Part 8
“Well, I have just seen Madame de Beauregard, and she is having another will made as fast as Monsieur Bertoux can write it, and so you have lost between you by your folly five hundred thousand francs which you could have easily retained.” And then addressing Eugène: “What do a few escapades and a little dissipation matter with half a million francs to be gained by it? But no, you want to thank God that you are better than other men, and you have been rightly served by Madame de Beauregard. All I have to say is that you are to give up immediately any idea you may have of marrying my niece. Half an hour ago you were a very desirable match--now you are not a match in a marriageable sense at all. Mélanie, let go of his hand!”
For as even a dove strives to defend her nest, Mélanie only held on the more to Eugène’s hand.
“Would you have me give him up because he strives to be good and pleases me thereby?” she asked, trembling.
“I certainly should!” roared Monsieur de Latour.
Eugène, not to be less courageous than Mélanie, replied firmly:
“Mademoiselle, although I cannot ask you now to share my poverty, rest assured that I am yours forever.”

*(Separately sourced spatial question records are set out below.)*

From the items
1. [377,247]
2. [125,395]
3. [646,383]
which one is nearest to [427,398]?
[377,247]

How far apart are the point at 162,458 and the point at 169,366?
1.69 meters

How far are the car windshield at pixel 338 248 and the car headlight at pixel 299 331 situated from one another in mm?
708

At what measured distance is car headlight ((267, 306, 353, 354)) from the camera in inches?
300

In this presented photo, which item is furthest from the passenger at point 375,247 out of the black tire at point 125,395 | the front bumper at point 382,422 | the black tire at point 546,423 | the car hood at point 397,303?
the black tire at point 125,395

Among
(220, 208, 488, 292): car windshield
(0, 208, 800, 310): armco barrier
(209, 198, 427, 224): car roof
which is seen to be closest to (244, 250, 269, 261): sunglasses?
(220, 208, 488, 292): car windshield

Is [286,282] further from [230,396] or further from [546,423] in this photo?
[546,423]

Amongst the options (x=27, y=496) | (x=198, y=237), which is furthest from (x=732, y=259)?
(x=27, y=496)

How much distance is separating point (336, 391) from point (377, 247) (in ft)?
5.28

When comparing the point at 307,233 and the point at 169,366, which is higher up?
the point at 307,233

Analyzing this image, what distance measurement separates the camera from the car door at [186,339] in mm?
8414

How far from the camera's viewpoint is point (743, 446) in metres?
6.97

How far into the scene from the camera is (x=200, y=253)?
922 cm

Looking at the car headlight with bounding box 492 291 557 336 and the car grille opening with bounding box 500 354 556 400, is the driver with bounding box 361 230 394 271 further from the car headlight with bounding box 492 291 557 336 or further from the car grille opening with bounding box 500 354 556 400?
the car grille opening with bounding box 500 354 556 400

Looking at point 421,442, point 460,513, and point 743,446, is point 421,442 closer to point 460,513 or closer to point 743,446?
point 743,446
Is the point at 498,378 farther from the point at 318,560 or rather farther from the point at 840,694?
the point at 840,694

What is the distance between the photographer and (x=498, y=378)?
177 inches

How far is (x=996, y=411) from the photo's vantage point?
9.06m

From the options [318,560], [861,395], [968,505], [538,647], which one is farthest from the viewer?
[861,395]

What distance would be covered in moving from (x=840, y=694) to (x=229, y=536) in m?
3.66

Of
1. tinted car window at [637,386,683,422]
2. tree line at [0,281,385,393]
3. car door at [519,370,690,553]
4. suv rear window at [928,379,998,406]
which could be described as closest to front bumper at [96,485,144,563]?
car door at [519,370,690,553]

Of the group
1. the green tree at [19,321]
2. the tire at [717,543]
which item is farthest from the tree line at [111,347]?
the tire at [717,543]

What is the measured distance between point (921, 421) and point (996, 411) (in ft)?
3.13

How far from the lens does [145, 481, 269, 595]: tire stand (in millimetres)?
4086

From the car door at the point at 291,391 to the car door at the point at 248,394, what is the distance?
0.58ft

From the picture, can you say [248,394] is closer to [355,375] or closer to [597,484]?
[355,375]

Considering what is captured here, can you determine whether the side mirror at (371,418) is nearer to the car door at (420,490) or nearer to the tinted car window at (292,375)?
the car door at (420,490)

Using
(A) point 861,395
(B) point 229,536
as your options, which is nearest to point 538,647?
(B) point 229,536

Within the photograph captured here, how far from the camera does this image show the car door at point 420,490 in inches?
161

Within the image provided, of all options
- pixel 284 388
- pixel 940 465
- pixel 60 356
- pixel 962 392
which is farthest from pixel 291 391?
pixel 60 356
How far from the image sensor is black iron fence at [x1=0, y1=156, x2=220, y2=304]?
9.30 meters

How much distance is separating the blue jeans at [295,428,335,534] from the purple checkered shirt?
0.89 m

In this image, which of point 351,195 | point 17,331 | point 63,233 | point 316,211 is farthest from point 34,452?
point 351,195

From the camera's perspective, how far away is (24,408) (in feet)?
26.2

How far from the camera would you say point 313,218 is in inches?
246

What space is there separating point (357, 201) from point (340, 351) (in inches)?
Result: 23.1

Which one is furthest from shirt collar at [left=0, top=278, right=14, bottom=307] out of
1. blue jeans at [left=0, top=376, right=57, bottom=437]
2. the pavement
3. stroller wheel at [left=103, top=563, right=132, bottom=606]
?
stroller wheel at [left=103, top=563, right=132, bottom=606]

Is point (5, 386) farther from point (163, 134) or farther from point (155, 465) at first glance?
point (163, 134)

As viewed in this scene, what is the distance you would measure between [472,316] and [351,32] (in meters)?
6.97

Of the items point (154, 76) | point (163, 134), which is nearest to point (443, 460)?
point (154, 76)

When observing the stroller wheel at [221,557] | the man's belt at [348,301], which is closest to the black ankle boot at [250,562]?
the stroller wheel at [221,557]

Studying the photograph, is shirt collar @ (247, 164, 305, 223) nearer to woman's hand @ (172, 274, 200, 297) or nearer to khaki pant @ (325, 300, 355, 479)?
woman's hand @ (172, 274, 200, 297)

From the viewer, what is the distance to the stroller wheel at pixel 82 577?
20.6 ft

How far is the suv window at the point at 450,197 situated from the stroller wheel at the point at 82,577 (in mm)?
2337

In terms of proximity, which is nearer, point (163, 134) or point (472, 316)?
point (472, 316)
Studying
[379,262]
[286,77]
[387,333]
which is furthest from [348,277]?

“Ah, Eugène,” said Mélanie timidly, “perhaps by waiting-- My uncle cannot really mean to separate us, knowing how much we love each other.”
“But I _shall_ separate you!” shouted Monsieur de Latour, “and you will see, young man, whether I do or not.”
At this Louis’s voice was heard over Monsieur de Latour’s shoulder.
“My dear nephew,” he said, “what kind of language is this that you are using? I am simply shocked at you. Would you part two young hearts that beat only for each other?”
“Certainly I would,” angrily responded Monsieur de Latour, wheeling around on Louis.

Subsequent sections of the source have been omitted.